The fuel cell system 12 has a fuel cell 13 with an anode 14 and a cathode 15. The anode 14 is supplied with fuel, in the exemplary embodiment hydrogen, from a fuel storage tank 16 via a process gas device 17 and the fuel is largely consumed in the fuel cell 13. The consumed process gas or the anode-side reaction gas is discharged from the fuel cell 13. Fuel that is not completely consumed, or excess hydrogen, can be fed back to the anode 14 of the fuel cell 13 via the process gas by gas recirculation 27 or, in particular, released into the environment. The cathode 15 is supplied with ambient air taken from the environment 18 via the process gas device 17 and reacts as process gas in the fuel cell 13. The used ambient air or the reaction gas on the cathode side can be discharged from the fuel cell 13 by the process gas device 17 and, in particular, released into the environment 19.

The heat exchanger 20 is arranged in or on a ram air duct 21 through which ram air 22 flows and is designed to dissipate heat generated by the fuel cell system 12 to the environment 23. A supply device 50 is arranged upstream of the heat exchanger 20 and is designed to introduce water into the ram air flow 22. For this purpose, the supply device 50 has a nozzle device 51 arranged at or before the entry of the ram air flow 22 into the heat exchanger 20, which is designed to introduce the water into the ram air flow 22 in atomized form. The supplied water can be used to increase a cooling effect of the heat exchanger 20 or a heat transfer at and/or in the heat exchanger 20.

The water is at least partially provided by a recovery device 30 from the process gas of the fuel cell system 12.

The recovery device 30 has a first water separator 31 which is fluidly connected to an anode-side section of the process gas device 17 downstream of the fuel cell system 12 and is configured to separate water from an anode-side reaction gas. To additionally in order to obtain water from the anode-side reaction gas, a first condenser 34 can be provided upstream of the first water separator 31, which can have a cooling circuit with a coolant supply 341 and a coolant discharge 342.

In the illustrated embodiment, the recovery device 30 has a second water separator 32 which is fluidly connected to a cathode-side section of the process gas device 17 downstream of the fuel cell system 13 and is configured to separate water from a cathode-side reaction gas.

In order to additionally extract water from the cathode-side reaction gas, a second condenser 35 can be provided upstream of the second water separator 32, which can have a cooling circuit with a coolant supply 351 and a coolant discharge 352. The coolant circuits of the condensers 34, 35 can be connected to the fluid cooling device 40 of the fuel cell system 12 or its coolant circuit (not shown).

The separated water from both the water separators 31, 32 and the condensers 34, 35 can be collected in a water reservoir 33 of the recovery device 30.

From there, the water can be fed to the ram air flow 22 by the supply device 50. For this purpose, the supply device 50 has a pump 52 to pump the water. By a pulse valve 53 downstream of the pump 52, a water flow rate at the nozzle device 51 can be regulated or controlled.

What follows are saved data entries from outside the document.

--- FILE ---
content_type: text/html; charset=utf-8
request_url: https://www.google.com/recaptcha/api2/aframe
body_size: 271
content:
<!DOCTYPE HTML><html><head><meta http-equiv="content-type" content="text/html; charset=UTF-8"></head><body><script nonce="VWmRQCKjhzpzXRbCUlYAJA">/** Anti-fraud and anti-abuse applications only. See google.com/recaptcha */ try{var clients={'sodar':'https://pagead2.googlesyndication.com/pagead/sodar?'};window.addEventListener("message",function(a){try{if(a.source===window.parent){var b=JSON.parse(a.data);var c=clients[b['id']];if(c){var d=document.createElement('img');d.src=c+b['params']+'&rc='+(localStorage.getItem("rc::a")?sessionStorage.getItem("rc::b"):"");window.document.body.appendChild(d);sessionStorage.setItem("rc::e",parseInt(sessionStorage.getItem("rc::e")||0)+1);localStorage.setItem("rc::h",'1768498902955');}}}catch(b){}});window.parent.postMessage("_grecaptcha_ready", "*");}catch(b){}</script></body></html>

FIG. 2 shows a schematic representation of a flow chart of an exemplary method 100 for operating an aircraft fuel cell propulsion unit 10 described herein with a fuel cell system 12.

The steps of the method 100 can in particular be carried out simultaneously or in a modified order and thus deviate from the sequence shown.

In a step a, the ram air duct 21 is flowed through with ram pressure air 22.

In a step b, the fuel cell system 12 is operated to provide energy for an aircraft engine, and in a step c, water can be recovered from a reaction gas of the fuel cell system 12, in particular by the recovery device 30.

In a step d, water is supplied to the ram air flow 22 by the supply device 50 before it enters the heat exchanger 20. In this case, a volume flow and/or a degree of atomization of the water to be introduced can be controlled and/or regulated depending on parameters of the aircraft fuel cell propulsion unit 10 in order to increase the heat exchange performance of the heat exchanger to be able to adapt to operating conditions, for example of aircraft fuel cell propulsion unit.